- _Exercise goal_
Reproduce the data below word for word, from the line with "Looking at both" to the line with "21.9 metres", including both of those lines.
Start Records
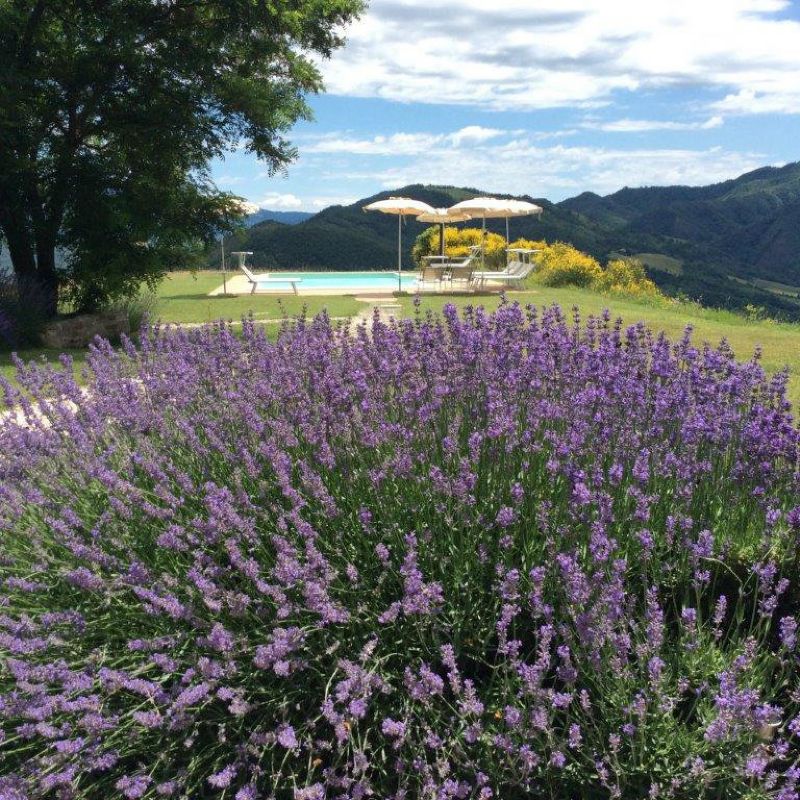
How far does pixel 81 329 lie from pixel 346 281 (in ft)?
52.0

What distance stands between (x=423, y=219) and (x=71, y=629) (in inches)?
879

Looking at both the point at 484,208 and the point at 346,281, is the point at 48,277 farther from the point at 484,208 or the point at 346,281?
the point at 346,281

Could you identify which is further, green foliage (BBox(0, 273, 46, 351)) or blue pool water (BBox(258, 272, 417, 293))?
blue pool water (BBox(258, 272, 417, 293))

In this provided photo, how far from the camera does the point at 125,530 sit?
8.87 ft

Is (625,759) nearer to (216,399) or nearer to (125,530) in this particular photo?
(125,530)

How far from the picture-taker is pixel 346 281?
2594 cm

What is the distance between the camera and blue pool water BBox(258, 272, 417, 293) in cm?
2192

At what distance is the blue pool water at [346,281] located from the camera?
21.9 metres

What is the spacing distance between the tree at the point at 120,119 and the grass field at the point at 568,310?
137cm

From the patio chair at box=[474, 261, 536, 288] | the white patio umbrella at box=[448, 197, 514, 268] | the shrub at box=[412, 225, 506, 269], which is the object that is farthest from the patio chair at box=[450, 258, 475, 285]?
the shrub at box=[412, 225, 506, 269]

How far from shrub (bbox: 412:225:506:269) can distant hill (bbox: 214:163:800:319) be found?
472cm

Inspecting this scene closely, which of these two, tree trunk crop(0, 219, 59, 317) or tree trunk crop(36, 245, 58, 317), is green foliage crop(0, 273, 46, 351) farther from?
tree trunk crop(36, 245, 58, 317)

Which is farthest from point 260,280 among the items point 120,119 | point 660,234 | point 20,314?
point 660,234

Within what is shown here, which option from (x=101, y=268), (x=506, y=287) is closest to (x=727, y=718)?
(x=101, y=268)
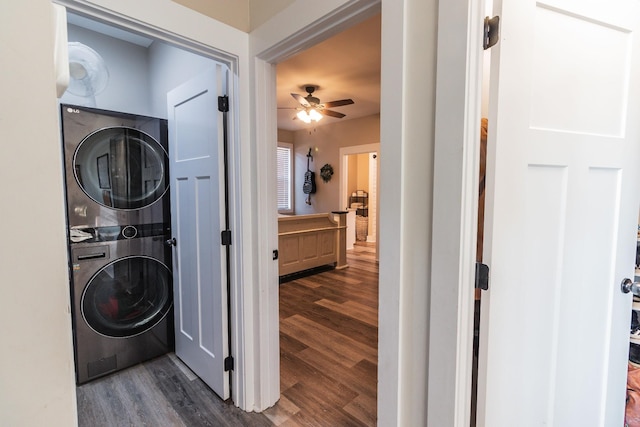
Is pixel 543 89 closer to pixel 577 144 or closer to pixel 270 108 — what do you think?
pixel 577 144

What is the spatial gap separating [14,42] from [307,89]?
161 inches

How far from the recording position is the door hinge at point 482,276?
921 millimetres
End Records
Start Records
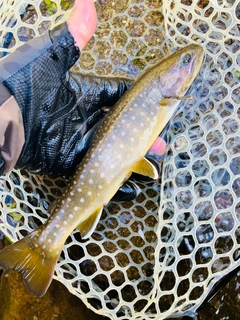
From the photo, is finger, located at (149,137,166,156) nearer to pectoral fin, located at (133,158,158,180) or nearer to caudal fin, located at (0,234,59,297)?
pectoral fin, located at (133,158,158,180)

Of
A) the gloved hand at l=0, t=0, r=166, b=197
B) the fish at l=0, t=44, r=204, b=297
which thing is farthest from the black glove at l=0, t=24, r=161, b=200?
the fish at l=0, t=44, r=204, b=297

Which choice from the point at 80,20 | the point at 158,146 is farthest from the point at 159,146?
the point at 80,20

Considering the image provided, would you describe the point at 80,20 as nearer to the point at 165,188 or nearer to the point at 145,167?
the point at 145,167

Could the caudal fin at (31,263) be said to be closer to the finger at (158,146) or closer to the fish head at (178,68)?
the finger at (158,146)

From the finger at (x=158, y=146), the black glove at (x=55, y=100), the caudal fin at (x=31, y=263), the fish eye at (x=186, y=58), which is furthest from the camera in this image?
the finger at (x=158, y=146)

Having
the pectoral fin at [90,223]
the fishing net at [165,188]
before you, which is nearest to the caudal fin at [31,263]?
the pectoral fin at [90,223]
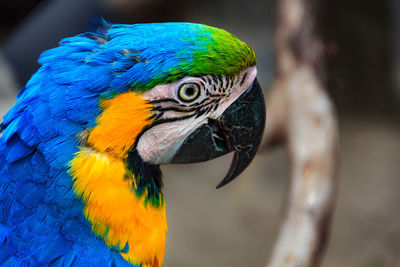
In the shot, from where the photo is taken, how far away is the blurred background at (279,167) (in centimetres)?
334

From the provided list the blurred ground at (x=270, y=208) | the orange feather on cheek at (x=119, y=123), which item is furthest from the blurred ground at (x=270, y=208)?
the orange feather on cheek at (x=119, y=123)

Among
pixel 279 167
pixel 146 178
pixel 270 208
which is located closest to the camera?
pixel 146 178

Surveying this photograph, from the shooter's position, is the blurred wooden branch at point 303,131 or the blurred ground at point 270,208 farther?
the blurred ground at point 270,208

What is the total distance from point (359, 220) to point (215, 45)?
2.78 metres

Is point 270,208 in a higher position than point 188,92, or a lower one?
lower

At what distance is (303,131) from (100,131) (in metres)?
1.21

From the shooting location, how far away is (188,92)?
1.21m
End Records
Start Records
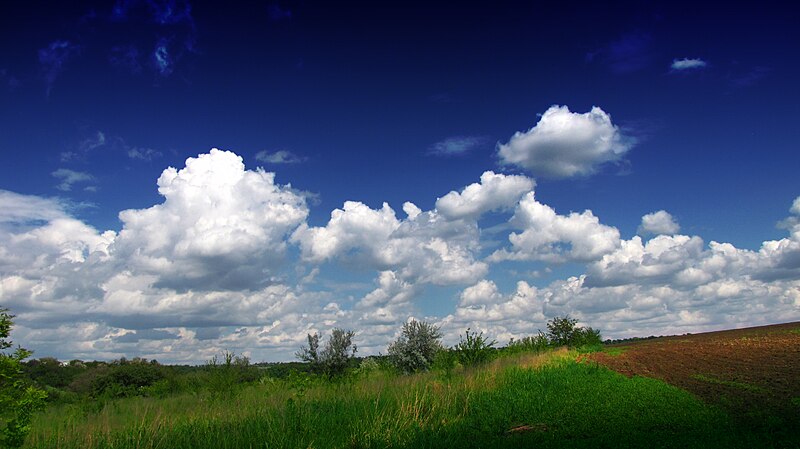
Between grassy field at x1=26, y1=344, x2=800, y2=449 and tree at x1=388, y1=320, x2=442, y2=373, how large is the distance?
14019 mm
End Records
- _Output below_
Looking at both the point at 484,208 and the point at 346,281, is the point at 48,277 farther from the point at 484,208 or the point at 346,281?
the point at 346,281

Could you identify which is further, green foliage (BBox(0, 273, 46, 351)) or blue pool water (BBox(258, 272, 417, 293))?
blue pool water (BBox(258, 272, 417, 293))

In this provided photo, how far from the camera does the point at 125,530 sit?
8.87 ft

Is (625,759) nearer to (216,399) or nearer to (125,530) in this particular photo?
(125,530)

How far from the picture-taker is pixel 346 281?
2594 cm

What is the distance between the camera and blue pool water BBox(258, 272, 417, 293) in cm?
2192

At what distance is the blue pool water at [346,281] located from the camera?
21.9 metres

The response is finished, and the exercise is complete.